The former head of a Tucson truck-driving school is facing 16 felony counts, accused of embezzling nearly $1 million from students and his ex-employer.

Robert Alan Knapp, fired in 2015 as director of HDS Truck Driving Institute, was indicted by a grand jury last month on 10 counts of bank fraud, five counts of aggravated identity theft and one count of federal student-aid fraud.

Knapp, 69, who ran the school for more than 10 years, pleaded not guilty at his Sept. 1 arraignment in U.S. District Court in Tucson.

He was assigned a court-appointed attorney after he said he couldn’t afford a defense lawyer.

Witnesses interviewed by police said Knapp was a frequent gambler at area casinos.

One said Knapp “confessed to him that he was having gambling problems,” court records show.

Knapp, who made $74,000 a year as the school’s director, is accused of intercepting checks and depositing them into a business bank account he opened behind the school owner’s back.

He oversaw both the Tucson school, at 6251 S. Wilmot Road, and a sister school in Phoenix.

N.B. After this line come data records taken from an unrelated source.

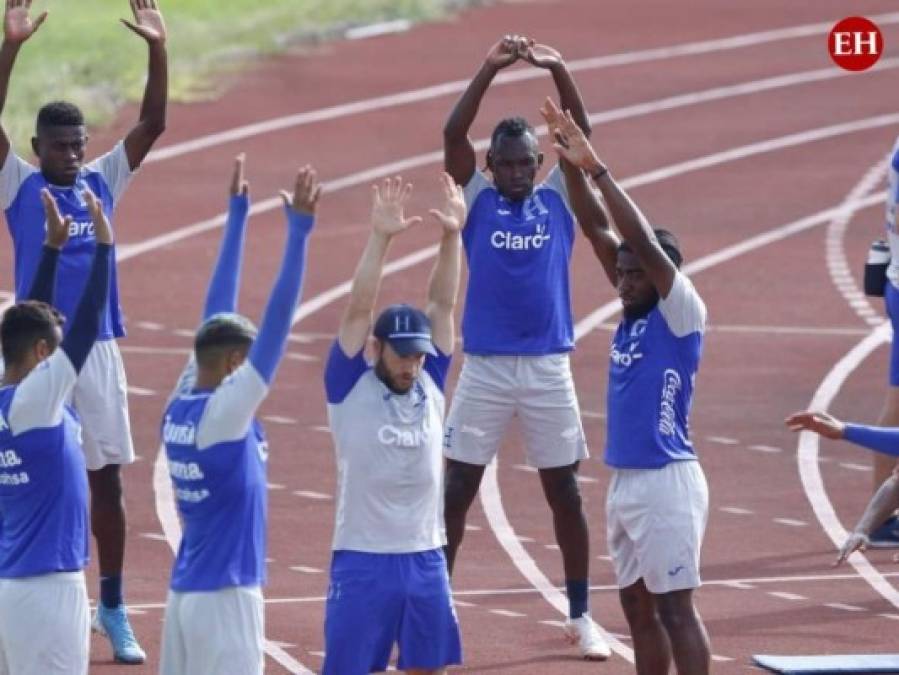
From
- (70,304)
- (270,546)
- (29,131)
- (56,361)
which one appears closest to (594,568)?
(270,546)

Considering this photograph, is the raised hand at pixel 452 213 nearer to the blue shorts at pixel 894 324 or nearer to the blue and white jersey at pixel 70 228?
the blue and white jersey at pixel 70 228

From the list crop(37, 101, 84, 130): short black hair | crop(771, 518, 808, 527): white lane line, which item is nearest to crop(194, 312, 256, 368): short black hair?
crop(37, 101, 84, 130): short black hair

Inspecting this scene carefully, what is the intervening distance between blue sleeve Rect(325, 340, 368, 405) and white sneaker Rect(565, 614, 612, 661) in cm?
271

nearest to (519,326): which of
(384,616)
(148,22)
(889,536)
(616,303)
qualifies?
(148,22)

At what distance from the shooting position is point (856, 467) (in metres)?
16.0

Police became involved in late 2014, when a student from the Tucson school filed a fraud complaint with the Pima County Sheriff’s Department, saying he hadn’t received a federal student-loan check.

A sheriff’s investigator traced the check’s proceeds to the bank account Knapp set up, court records said.

The case, which is now under the purview of federal authorities, revealed a weakness in the trucking school’s fraud-prevention measures, records show.

Knapp had wide-ranging financial authority that included approving student refund checks and disbursing incoming checks to intended recipients. Auditors typically warn against having one person in charge of multiple financial functions because it raises the risk for white-collar fraud.

In a related civil lawsuit, the school’s owner is blaming accountants who audited the books for failing to sound an alarm about the situation.

The suit also names Wells Fargo bank as a defendant for allegedly allowing Knapp to deposit hundreds of checks that weren’t made out to him. The auditors and the bank deny wrongdoing.

The federal indictment said Knapp diverted more than $900,000 over a seven-year period. The civil case said total losses were $983,240.

The criminal case is scheduled for a jury trial on Oct. 11. The civil suit is slated for a jury trial next June.